Loss function either:
- HingeEmbeddingLoss: measures whether two inputs are similar or not
- Binary Cross-Entropy: separate to classes
Optimizer either:
- Adam: good default choice
- AdamW: supposed improvements to Adam

Experiments:
- Different Loss and Optimizer combiniations
- Size of input & hidden layers
- Epochs, Learning rate 

Checkpoints: every few epochs 
early stops: if loss does not improve

correctness test:
?

In [None]:
class QClassifier(L.LightningModule):
    def __init__(self, loss, optimizer, in_size=64, lr=1e-3):
        super().__init__()
        self.lr = lr
        self.encoder = nn.Sequential(
            nn.Linear(in_size, 2), nn.ReLU(), nn.Linear(in_size / 2, 2)
        )
        self.hidden = nn.Sequential(
            nn.Linear(in_size / 2, 2), nn.ReLU(), nn.Linear(in_size / 2, 2)
        )
        self.decoder = nn.Sequential(
            nn.Linear(in_size / 2, 2), nn.Sigmoid(), nn.Linear(1, 1)
        )

        self.loss = loss
        self.optimizer = optimizer

    def training_step(self, batch, batch_idx):
        x, _ = batch
        x = x.view(x.size(0), -1)
        z = self.encoder(x)
        x_hat = self.decoder(z)
        loss = self.loss(x_hat, x)
        return loss

    def configure_optimizers(self):
        return self.optimizer(self.parameters(), lr=self.lr)

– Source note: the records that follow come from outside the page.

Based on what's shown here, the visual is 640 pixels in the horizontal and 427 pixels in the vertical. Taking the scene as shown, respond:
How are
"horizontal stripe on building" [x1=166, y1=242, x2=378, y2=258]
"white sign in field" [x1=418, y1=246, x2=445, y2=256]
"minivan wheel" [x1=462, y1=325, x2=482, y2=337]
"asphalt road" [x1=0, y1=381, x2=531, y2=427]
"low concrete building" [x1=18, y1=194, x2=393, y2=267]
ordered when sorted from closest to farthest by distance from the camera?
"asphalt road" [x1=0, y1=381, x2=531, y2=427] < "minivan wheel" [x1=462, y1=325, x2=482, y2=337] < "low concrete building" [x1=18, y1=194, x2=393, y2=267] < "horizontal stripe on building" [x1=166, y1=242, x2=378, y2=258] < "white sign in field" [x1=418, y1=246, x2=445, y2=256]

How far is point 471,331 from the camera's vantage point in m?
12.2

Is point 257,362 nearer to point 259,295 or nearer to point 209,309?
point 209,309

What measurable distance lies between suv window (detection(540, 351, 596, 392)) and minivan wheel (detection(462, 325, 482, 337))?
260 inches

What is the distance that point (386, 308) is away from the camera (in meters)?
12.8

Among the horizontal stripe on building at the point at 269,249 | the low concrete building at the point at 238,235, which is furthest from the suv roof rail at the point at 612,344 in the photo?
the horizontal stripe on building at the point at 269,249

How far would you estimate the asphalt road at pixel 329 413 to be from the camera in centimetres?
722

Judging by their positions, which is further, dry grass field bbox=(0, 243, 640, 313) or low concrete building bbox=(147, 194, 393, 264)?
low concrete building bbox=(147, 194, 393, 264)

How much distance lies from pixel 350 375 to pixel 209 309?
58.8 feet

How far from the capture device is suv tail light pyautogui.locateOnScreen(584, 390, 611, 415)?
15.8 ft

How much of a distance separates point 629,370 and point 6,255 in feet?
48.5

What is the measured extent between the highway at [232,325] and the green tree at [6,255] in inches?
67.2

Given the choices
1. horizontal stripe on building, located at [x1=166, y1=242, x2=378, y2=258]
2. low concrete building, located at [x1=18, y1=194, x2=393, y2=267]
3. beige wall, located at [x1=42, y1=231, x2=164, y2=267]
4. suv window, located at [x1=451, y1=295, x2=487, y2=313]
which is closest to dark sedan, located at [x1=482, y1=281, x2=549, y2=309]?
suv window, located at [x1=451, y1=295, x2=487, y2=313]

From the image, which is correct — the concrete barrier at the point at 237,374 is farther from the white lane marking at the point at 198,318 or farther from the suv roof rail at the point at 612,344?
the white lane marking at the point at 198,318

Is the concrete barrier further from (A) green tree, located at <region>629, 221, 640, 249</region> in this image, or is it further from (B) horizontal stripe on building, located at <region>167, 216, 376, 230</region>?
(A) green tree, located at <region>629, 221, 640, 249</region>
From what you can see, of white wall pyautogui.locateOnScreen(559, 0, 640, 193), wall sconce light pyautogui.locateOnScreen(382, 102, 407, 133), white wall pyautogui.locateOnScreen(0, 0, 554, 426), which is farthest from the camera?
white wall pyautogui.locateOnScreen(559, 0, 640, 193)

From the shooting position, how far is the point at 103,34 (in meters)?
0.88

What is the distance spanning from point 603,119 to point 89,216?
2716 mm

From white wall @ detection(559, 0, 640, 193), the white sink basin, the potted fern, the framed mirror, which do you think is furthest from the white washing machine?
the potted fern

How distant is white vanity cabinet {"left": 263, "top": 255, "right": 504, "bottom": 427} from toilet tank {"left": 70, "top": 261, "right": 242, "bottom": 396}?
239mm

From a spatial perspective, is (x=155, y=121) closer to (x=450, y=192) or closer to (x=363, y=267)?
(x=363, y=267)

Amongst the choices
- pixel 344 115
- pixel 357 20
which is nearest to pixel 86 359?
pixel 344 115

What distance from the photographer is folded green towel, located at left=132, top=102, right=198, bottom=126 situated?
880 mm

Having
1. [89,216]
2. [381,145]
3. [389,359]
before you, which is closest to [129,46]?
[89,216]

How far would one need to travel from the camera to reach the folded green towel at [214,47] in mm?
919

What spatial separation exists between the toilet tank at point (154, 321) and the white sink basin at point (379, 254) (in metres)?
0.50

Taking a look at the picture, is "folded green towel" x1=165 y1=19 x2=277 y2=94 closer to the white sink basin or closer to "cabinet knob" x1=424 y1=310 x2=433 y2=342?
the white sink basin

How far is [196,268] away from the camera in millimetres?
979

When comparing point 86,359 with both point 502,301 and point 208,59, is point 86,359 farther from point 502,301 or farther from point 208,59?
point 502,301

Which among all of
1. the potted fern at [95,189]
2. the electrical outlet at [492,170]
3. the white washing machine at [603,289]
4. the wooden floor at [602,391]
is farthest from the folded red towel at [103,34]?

loss = nn.functional.mse_loss
optimizer = optim.Adam
classifier = QClassifier(loss, optimizer)
logger = WandbLogger(log_model="all")

# Training

Initialize Weights & Biases project for the project

Use k fold cross validation to avoid overfitting

1. Define experiement with different hyperparameters
2. Train model with train dataset split
3. Check model performance with validation dataset split
4. Log training run to Weights & Biases
5. Repeat

After all experiments have run select best runs hyperparameters for the final model.

In [None]:
trainer = L.Trainer(limit_train_batches=100, max_epochs=1)
train_loader = utils.data.DataLoader(train)
trainer.fit(model=classifier, train_dataloaders=train_loader, logger=logger)

# Evaluation

Metrics:
- F1 Score
- AOC
Averaging: ?
Error analysis:
- Confusion matrix

# Interpretation

Compare results of final model to expectations.
Run evaluation of final model with test dataset split.
But only at the very end, otherwise data leakage can happen.

Expectation: 70% accuracy with test dataset.